I felt more content with my abil
ities restored, but it would be a constant struggle for me to keep them controlled and not let them take over. Daes were not supposed to exist, and many went crazy because of their excess magic. The need to let go and allow myself to fall into the power was sometimes overpowering, especially right after I got my abilities back. Aneira had heightened their need to be used, like an addict pining for the next hit. It wasn’t something I would ever overcome, but I hoped I would get to the point I could handle the constant desire. I would not let them dictate me. I ruled myself.
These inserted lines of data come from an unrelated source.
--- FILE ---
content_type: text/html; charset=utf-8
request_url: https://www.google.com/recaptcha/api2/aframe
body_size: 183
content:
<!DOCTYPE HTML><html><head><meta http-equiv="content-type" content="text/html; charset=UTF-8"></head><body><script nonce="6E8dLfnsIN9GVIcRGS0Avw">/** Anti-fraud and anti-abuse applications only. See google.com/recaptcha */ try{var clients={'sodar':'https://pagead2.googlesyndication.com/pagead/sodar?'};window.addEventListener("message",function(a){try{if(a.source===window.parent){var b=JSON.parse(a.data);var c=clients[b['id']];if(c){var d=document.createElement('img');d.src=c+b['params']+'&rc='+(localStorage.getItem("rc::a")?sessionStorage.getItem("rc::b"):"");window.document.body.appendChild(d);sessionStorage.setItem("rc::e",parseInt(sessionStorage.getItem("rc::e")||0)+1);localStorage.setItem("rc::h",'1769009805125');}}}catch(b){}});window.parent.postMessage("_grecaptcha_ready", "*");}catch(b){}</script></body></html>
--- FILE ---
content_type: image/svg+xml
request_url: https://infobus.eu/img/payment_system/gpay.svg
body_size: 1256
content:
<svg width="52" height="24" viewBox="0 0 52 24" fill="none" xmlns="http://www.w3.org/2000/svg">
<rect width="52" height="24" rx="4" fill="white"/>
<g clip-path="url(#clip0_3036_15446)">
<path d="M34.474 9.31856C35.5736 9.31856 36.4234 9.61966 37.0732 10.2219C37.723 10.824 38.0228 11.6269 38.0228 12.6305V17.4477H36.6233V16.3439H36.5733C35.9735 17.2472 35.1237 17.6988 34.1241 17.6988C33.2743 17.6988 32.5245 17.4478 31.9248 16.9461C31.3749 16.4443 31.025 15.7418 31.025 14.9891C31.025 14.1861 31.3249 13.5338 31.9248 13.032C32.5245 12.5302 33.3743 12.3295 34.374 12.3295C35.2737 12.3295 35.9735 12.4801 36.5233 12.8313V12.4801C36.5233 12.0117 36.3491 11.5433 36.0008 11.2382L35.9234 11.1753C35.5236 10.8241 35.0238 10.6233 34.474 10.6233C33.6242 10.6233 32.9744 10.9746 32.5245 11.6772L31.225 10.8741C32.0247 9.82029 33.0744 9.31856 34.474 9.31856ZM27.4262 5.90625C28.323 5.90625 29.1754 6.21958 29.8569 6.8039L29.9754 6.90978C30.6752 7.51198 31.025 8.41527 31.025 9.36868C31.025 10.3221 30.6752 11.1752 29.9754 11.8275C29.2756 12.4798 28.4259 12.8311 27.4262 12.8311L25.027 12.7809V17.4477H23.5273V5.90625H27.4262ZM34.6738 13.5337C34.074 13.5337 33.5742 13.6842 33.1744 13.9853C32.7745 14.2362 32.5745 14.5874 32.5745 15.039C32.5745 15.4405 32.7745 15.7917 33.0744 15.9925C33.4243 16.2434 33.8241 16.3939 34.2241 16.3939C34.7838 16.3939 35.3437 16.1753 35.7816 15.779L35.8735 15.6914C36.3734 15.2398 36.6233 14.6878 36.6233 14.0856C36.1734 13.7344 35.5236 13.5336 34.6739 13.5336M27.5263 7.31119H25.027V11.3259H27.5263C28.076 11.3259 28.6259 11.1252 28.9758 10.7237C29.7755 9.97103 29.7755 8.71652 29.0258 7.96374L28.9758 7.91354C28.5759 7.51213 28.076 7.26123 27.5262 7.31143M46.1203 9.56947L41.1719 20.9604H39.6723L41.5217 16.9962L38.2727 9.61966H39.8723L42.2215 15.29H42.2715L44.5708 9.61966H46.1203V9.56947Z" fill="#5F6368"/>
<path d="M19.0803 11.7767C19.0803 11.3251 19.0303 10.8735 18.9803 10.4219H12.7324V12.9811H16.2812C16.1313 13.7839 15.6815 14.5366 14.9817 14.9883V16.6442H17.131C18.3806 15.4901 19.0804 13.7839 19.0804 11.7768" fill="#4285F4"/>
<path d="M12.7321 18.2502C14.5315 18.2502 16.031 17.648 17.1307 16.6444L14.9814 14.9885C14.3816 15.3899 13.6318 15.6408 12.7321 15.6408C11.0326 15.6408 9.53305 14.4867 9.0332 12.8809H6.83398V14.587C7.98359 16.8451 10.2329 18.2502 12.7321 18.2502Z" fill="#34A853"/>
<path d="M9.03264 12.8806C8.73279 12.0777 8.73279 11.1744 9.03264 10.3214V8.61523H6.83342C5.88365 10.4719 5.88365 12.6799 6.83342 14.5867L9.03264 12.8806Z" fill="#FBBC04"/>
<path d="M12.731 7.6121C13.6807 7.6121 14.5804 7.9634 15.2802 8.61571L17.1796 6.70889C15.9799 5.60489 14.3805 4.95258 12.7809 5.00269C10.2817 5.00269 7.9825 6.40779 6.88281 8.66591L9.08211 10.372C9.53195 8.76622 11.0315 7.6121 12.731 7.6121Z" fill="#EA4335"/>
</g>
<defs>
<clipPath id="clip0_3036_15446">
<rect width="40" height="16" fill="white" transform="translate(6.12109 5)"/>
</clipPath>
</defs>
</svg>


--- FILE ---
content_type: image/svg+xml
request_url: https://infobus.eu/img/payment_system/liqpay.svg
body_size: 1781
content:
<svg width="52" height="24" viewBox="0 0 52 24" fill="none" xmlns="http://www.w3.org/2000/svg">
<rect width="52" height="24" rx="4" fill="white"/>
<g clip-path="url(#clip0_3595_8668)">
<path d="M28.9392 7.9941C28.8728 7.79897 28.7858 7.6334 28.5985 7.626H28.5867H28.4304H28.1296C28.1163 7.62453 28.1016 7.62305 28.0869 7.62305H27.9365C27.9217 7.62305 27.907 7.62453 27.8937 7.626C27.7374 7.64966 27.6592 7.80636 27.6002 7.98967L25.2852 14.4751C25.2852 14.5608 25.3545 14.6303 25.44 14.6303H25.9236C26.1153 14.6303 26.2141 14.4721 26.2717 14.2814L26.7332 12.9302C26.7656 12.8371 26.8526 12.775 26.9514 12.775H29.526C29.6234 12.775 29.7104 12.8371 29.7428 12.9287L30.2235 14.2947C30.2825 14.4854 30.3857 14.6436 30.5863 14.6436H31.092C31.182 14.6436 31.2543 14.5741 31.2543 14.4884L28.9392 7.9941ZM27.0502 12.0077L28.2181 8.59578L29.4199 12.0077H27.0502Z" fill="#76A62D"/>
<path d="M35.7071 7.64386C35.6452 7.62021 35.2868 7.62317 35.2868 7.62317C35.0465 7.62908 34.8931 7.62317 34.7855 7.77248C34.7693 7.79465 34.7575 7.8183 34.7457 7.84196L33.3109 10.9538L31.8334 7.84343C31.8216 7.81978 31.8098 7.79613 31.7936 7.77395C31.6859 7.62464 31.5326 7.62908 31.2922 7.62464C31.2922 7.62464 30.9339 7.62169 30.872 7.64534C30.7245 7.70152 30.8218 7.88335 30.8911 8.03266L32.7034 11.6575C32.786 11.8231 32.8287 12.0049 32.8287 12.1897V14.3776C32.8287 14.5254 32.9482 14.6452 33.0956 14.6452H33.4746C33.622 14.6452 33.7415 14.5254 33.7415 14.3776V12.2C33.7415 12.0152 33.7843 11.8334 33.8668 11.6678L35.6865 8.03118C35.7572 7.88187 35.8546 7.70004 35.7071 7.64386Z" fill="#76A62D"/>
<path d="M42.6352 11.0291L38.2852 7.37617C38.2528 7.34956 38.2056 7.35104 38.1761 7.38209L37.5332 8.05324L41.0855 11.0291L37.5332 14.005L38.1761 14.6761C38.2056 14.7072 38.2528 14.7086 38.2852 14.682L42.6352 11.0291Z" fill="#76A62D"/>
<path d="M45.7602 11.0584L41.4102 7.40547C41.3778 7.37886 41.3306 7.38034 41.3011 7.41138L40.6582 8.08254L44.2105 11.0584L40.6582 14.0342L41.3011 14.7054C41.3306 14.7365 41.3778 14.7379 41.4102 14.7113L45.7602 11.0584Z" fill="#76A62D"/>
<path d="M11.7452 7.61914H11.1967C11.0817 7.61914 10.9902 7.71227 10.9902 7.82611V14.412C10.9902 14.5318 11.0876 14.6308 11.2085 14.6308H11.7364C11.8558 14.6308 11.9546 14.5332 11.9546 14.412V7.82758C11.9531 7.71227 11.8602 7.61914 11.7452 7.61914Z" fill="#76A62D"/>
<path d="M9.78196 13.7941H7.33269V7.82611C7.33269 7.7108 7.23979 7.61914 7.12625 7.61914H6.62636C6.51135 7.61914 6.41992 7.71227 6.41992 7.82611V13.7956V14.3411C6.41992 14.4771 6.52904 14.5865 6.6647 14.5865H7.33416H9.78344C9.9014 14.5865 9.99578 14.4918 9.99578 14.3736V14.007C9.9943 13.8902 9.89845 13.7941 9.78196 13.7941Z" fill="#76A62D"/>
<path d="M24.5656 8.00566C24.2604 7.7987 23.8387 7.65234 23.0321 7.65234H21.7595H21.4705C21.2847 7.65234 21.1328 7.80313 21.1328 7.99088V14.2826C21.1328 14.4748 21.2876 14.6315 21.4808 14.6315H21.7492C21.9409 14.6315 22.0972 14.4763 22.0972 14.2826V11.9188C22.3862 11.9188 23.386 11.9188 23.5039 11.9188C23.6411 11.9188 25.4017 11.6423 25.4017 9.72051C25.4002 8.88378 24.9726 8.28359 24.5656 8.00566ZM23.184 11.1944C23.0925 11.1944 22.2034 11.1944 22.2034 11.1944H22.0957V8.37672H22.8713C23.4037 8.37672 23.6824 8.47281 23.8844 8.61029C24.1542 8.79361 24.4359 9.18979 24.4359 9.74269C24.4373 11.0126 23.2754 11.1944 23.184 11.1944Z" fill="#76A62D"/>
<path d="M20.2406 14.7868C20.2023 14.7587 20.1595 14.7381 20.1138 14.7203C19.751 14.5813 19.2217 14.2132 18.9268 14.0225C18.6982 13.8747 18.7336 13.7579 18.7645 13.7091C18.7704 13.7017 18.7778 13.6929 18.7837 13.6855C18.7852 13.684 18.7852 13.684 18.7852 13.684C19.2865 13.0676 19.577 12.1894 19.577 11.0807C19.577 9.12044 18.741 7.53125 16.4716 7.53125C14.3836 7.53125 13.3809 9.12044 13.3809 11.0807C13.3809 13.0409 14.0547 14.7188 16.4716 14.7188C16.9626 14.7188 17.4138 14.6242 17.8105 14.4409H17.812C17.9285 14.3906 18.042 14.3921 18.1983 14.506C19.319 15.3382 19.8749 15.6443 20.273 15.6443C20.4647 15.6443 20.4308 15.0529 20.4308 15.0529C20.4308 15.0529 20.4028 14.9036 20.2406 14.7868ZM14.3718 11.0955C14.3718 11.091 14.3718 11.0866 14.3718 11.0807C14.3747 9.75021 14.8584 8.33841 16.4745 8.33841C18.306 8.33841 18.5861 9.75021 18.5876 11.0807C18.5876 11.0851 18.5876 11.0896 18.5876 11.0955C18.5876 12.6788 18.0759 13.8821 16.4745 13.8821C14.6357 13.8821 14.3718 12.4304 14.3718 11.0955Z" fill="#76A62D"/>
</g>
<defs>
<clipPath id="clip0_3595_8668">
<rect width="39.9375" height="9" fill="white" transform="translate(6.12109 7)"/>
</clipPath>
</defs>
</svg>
The moment my powers had returned, so had my bond with Torin. It wasn’t nearly as strong, but I could feel him again. Our connection would never fully go away. It was another thing I would live with. After the war, I learned Torin had barely made it out of the castle alive. I hoped his experiences would give him a new outlook on life. So far I had not seen a big change, although I felt the darkness beginning to ebb inside him. Even with the returned link between us, we never shared dreamscapes or talked to each other in our minds, and I knew we never would again. We no longer shared the intimacy of those types of “connections.”
Torin stood faithfully by his new Queen. Once again he became the First Knight, without the negative implications attached to the title. Maybe having one aspect of his life restored gave him part of his soul back. He stood at Kennedy’s side and did his job ceaselessly. Through our bond, I could feel his soul, which had once been so bright and happy, only lighten now when Kennedy entered. She had given him his place back. Some kind of peace. Torin’s gratitude to her was evident, although he was all duty and little of anything else.
It would always twist my gut knowing I had a lot to do with his darkness, but I no longer blamed myself. Torin had chosen to deal with what happened as he did. He could have seen there was another destiny in store for him. Like someone told me once: sometimes you choose destiny and sometimes it chooses you. I would never stop caring about Torin. He deserved so much, if he’d only let happiness in.